Consignes écrites
1. D'après le texte sur le litige fiscal, à quelle date la clôture d'instruction a-t-elle été fixée ?
2. Poursuivez le texte sur le litige fiscal en reprenant après sa dernière phrase.

Par un mémoire en défense, enregistré le 1er février 2017, le ministre de l'économie et des finances conclut au rejet de la requête.
Il fait valoir que les moyens soulevés par la société appelante ne sont pas fondés.
Par ordonnance du 19 décembre 2017, la clôture d'instruction a été fixée au 12 janvier 2018.
Vu les autres pièces du dossier ;
Vu :
- le code général des impôts et le livre des procédures fiscales ;
- le code de justice administrative ;
Les parties ayant été régulièrement averties du jour de l'audience ;
Après avoir entendu au cours de l'audience publique :
- le rapport de Mme Anne Menasseyre, présidente assesseure ;
- et les conclusions de M. Jean-Paul Vallecchia, rapporteur public ;
Considérant ce qui suit :
1. A l'issue d'une vérification de comptabilité de la société par actions simplifiée Etablissements Devaux et Fillard, qui a pour objet la réalisation de travaux de menuiserie métallique et de serrurerie, l'ensemble immobilier situé sur le territoire de la commune de Voglans qu'elle utilise pour son exploitation a été qualifié par l'administration fiscale d'établissement industriel au sens et pour l'application des dispositions de l'article 1499 du code général des impôts. Des cotisations supplémentaires de cotisation foncière des entreprises ont été mises à sa charge, respectivement au titre de l'année 2010, 2011, 2012 et 2013 dans les rôles de la commune de Voglans. Par un jugement du 27 juin 2016, le tribunal administratif de Grenoble a rejeté la demande de la société tendant à la décharge de ces impositions.
2. Aux termes de l'article 1499 du code général des impôts : " La valeur locative des immobilisations industrielles passibles de la taxe foncière sur les propriétés bâties est déterminée en appliquant au prix de revient de leurs différents éléments, revalorisé à l'aide des coefficients qui avaient été prévus pour la révision des bilans, des taux d'intérêt fixés par décret en Conseil d'Etat (...) ". Pour l'application de ces dispositions, revêtent un caractère industriel les établissements dont l'activité nécessite d'importants moyens techniques, non seulement lorsque cette activité consiste en la fabrication ou la transformation de biens corporels mobiliers, mais aussi lorsque le rôle des installations techniques, matériels et outillages mis en oeuvre, fût-ce pour les besoins d'une autre activité, est prépondérant.

Matériel fourni

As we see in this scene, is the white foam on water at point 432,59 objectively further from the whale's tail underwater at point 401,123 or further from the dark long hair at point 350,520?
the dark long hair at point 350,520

Corrigé de l'exercice
1. Au 12 janvier 2018.

2.
3. En premier lieu, les références à l'activité exercée par la société sur des chantiers ou à son appartenance au secteur du bâtiment et des travaux publics sont dépourvues de pertinence pour déterminer si l'ensemble immobilier en cause doit recevoir la qualification d'établissement industriel. Pour se prononcer sur la pertinence de cette qualification, il convient uniquement de s'attacher à l'importance et au rôle des moyens techniques de production dans les opérations pour lesquelles l'immeuble à évaluer est principalement utilisé.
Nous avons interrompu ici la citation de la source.